[[ Document segment open ]]
The villagers quickly started to exploit the border trade as an additional source of income, playing on the price differences for cigarettes and vodka in Ukraine and Poland.

Once across the border, the value of a pack of Ukrainian-made cigarettes of well-known brands almost triples. Immediately after crossing, Ukrainians hawk their products to the Polish customers at an informal market.

Lyubov Patsan, a pensioner from Shehyni in her mid-50s, is one of perhaps hundreds of locals who is active in this shady cross-border trade.

“I’m doing business – two packs (of cigarettes) and half a liter (of vodka),” says Patsan, naming the maximum amount of cigarettes and alcohol a person can take across the border per day.

Any more than that, and a person may be forbidden entry to Poland, adds the head of the village council, Ihor Kryveiko.

Patsan says it takes up to three-and-a-half hours to cross the border by foot with her goods. If she sticks within the permitted amounts of products, she can make up to Hr 100 ($4) a day. However, some traders risk taking more, hoping the border guards won’t be too thorough in their checks. Another way is to hide larger amounts in a car, as only about one in 20 vehicles are searched.

Every day, a crowd of illegal traders stand in lines to cross the border.

“Go and try it – you could have your ribs broken (in the crush of people) there,” Hanna, an elderly retiree, said.
Another illegal trader, she doesn’t want to give her full name. She has just returned from the pedestrian border crossing, carrying a plastic bag filled with pasta from Biedronk, a Polish supermarket.

Hanna gets a monthly pension of Hr 1,200 ($48), and the illegal trade gives her much needed additional income. Every pack of cigarettes she buys for Hr 15 (60 cents) in Ukraine, she sells for around 6.5 zloty (Hr 45, or $1.80) in Poland.
[[ Document segment closed ]]
[[ Listed records open ]]
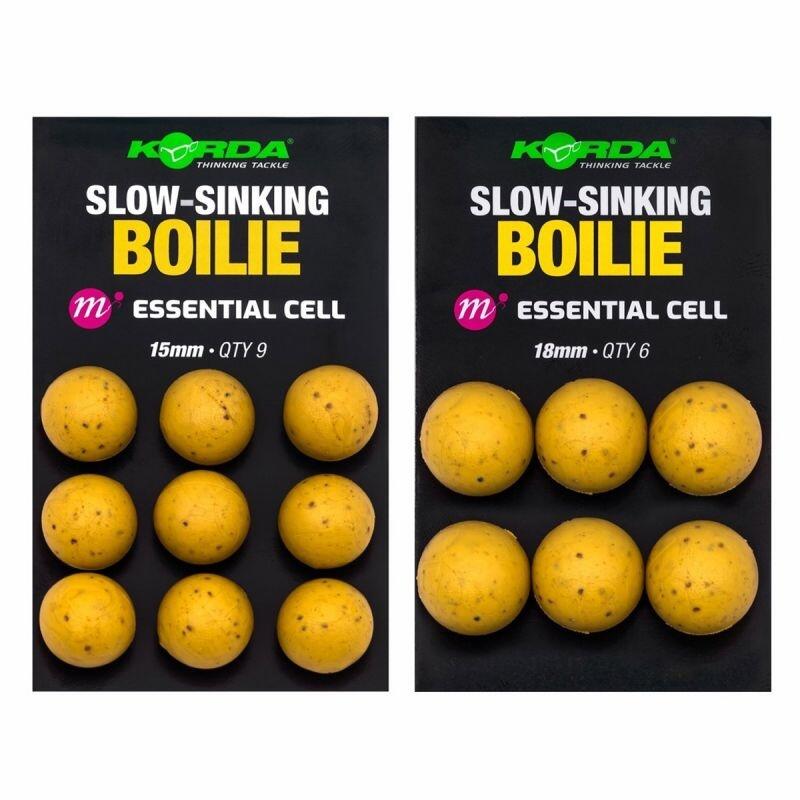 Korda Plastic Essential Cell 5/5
[[ Listed records closed ]]
[[ Listed records open ]]
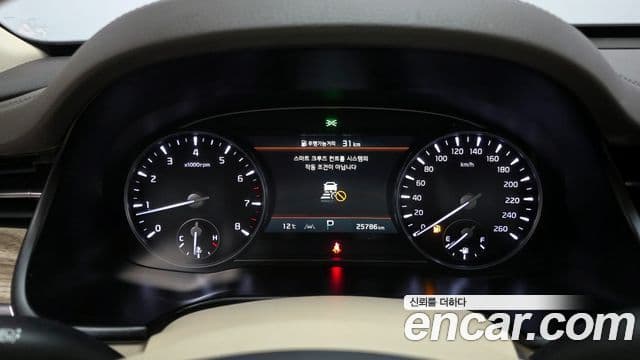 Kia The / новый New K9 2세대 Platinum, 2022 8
[[ Listed records closed ]]
[[ Listed records open ]]
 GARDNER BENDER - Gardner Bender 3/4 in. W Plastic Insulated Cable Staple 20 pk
[[ Listed records closed ]]
## Work instruction 1
For the article on cross-border trade in Shehyni, decide whether each of the following statements agrees with it: (a) a pack of well-known Ukrainian-made cigarettes almost triples in value once across the border; (b) every vehicle crossing the border is searched; (c) Hanna receives a monthly pension of Hr 1,500. Answer yes or no for each and quote the words of the article that decide it.
## Work instruction 2
Carry on the article on cross-border trade in Shehyni from its last sentence.

## Written reply 1
(a) Yes: "Once across the border, the value of a pack of Ukrainian-made cigarettes of well-known brands almost triples."
(b) No: "only about one in 20 vehicles are searched."
(c) No: "Hanna gets a monthly pension of Hr 1,200 ($48)."

## Written reply 2
“Life is so good that we just want to die,” she said sarcastically about the life in her village.

And it’s not just pensioners who are in on the trade: teachers, store workers, and other people with regular jobs are also “doing business.”

Kryveiko won’t say exactly how many villagers are involved in illegal trading, only that there are “a lot of them.” Besides the locals in Shehyni, which sits practically on the border, people from other villages in the area arrive at the checkpoint by bus each day to take cheap goods into Poland.

No visa needed

Villagers who live in the 30-kilometer-wide border zone don’t need a visa to get into Poland. Around 300,000 people now have permits to cross the border without a visa after Ukraine struck the deal on local border traffic with Poland in 2009.

The bilateral agreement allows locals to travel 30 kilometers into the territory of Poland for “cultural interchange and regional cooperation,” according to the Ministry of Foreign Affairs. But that rule could easily be flouted, as the border service doesn’t check if people stay within the zone.

The agreement is supposed to work the same for both countries, but Ukrainians benefit the most, as Poles already have the right to spend up to 90 days in Ukraine without a visa.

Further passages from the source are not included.